Seattle Homeless Stats

Seattle’s Homeless: Lest We Forget

Member Career, Discrimination, Freedom of Religion, Local Politics, Seattle, The Monastery

High levels of homelessness has been an historical problem for Seattle. In 2017, the homeless population of Seattle rose 44% in two years. These figures are reminiscent of a dark time for Seattle’s, where the homeless problem peaked in the 1970s and 1980s. A shift toward such high numbers are a fundamental interest to society, and a contemporary concern. In the past, Seattle has been criticized for not tackling its homeless population effectively. However,  George Freeman, the man behind the Monastery—an institution that aided the homeless and disenfranchised youths—took in at-risk individuals who needed assistance and shelter the most. This article reviews Freeman’s selfless revolution in the latter stages of the 20th century.

The 1970s was a problematic period for the homeless population of Seattle. There were disproportionately large numbers of shunned homosexual and transgender youths and adults living on the streets. There was a distinct lack of governmental accountability in regard to this problem. Action was required, and quickly, to help combat this epidemic. George Freeman was demonized during this time for running an establishment that did not reject Seattle’s outcasts.
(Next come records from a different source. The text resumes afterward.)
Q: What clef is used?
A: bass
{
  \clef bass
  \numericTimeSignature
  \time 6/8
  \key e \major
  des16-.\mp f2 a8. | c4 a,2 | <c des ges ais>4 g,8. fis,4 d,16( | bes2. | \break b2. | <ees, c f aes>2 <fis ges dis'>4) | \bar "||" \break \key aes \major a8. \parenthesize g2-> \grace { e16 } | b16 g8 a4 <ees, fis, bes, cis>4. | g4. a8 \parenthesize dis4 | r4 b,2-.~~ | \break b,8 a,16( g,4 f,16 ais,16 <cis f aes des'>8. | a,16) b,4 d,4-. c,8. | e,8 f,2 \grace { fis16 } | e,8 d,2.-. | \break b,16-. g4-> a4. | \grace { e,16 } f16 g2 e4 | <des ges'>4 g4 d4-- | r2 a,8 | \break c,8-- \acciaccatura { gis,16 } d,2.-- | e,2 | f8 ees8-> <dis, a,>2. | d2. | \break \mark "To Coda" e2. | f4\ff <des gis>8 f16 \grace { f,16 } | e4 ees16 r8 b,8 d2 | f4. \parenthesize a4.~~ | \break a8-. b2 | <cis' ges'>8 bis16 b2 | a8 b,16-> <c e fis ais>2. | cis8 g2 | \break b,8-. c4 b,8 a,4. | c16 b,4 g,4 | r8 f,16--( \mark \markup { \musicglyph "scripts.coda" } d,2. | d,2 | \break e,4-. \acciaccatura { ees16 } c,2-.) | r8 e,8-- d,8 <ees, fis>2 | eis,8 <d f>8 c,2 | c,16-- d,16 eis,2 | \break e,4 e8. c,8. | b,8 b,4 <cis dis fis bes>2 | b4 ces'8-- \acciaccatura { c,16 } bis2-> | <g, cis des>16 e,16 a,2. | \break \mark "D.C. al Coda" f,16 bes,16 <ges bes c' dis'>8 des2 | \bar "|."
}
Yet, the historical record suggest a heroic effort for these often-neglected, underdogs of Seattle. Freeman pointed out at the time that, given the social climate of Seattle at the time, the Monastery was “The most integrated institution ever to exist in this city”.
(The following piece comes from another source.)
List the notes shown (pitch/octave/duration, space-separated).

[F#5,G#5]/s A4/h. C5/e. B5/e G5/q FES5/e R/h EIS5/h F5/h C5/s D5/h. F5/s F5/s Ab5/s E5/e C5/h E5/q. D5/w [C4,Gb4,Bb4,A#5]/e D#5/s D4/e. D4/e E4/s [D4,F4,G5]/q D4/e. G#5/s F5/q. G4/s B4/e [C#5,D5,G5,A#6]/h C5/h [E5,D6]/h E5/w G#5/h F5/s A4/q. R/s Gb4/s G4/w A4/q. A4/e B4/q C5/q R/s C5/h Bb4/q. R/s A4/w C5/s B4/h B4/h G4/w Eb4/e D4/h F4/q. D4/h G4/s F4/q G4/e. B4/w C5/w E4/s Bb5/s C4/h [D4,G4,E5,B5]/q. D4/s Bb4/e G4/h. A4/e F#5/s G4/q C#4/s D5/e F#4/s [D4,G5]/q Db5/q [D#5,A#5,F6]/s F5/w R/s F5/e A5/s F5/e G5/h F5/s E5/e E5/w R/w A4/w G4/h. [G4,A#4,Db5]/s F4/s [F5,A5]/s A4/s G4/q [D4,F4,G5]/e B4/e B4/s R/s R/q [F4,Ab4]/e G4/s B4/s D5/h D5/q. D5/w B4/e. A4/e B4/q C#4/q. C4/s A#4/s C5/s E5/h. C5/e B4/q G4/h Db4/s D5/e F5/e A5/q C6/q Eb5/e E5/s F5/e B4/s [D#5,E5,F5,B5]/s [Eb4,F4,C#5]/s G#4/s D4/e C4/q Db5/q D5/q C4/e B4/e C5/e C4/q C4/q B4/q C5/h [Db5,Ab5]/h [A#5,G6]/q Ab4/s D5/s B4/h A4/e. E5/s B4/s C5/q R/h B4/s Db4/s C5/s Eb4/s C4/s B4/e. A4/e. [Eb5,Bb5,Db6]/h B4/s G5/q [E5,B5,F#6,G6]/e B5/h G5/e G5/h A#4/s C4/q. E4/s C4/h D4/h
“How long will it take to end the demonization of George Freeman, The Monastery, and really discuss and explore his vision to enhance this city?”
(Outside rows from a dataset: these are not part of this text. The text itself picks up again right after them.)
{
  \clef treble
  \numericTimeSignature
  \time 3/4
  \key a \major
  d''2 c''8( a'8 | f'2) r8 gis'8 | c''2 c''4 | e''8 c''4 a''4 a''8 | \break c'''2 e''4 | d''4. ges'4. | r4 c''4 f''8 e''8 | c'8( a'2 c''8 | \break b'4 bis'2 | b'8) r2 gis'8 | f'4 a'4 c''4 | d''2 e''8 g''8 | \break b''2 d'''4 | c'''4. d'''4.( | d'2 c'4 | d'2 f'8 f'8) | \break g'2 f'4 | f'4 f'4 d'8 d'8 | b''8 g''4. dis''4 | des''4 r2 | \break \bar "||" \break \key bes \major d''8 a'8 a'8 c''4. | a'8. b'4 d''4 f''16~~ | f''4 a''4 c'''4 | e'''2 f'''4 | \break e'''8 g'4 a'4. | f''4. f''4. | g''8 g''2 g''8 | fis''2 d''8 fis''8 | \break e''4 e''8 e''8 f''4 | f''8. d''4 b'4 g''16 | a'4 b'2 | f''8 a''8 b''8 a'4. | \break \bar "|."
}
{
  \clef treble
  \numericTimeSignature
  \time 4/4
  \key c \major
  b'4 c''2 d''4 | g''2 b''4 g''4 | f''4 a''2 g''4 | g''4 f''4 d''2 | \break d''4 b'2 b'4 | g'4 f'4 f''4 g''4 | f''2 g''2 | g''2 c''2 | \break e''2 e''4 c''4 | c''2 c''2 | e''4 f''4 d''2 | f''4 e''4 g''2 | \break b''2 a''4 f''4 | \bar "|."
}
Despite the backlash and criticism Freeman faced, monumental evidence exists from those who utilized the Monastery that contradicts the mainstream media and law enforcement. In an open letter, then CEO of NOMAD Records sent a glowing letter to The Stranger in 1997. It praised Freeman saying, “At a time when it seemed all doors had shut on me, George Freeman’s Monastery Church embraced me and offered me shelter.” It further went on to recognize his efforts in the face of opposition, “During eight years of relentless attacks, Freeman still managed to bring cohesion to wanting elements of society who needed a place to flourish”, and recounts the institution as an inclusive environment for all, no matter if they were refugees. No matter their sexual orientation, race, gender or culture, “I think The Monastery provided a safe haven for every curious individual who entered.” The author of the letter questioned, “How long will it take to end the demonization of George Freeman, The Monastery, and really discuss and explore his vision to enhance this city?”

 “At a time when it seemed all doors had shut on me, George Freeman’s Monastery Church embraced me and offered me shelter.”

According to the Center of American Progress, there’s a worrying trend in Seattle with the over-representation of homeless gay and transgender youths “due to family conflict and overt discrimination when seeking alternative housing… widespread discrimination in federally funded institutions is actively contributing to the catastrophic rates of homelessness among gay and transgender youth.” These studies highlight the importance of The Monastery in challenging a society where homelessness is raising, and a disproportionate amount of this homelessness come from one minority group. The study further went on to conclude that the homeless youth (aged 13-23) who identified as gay or transgender made up as much as 39% of Seattle’s homeless population. This is a cause for concern, and highlights that Freeman’s Monastery—an institution that promoted freedom and inclusivity—should be considered as a framework for greater societal cohesion in Seattle.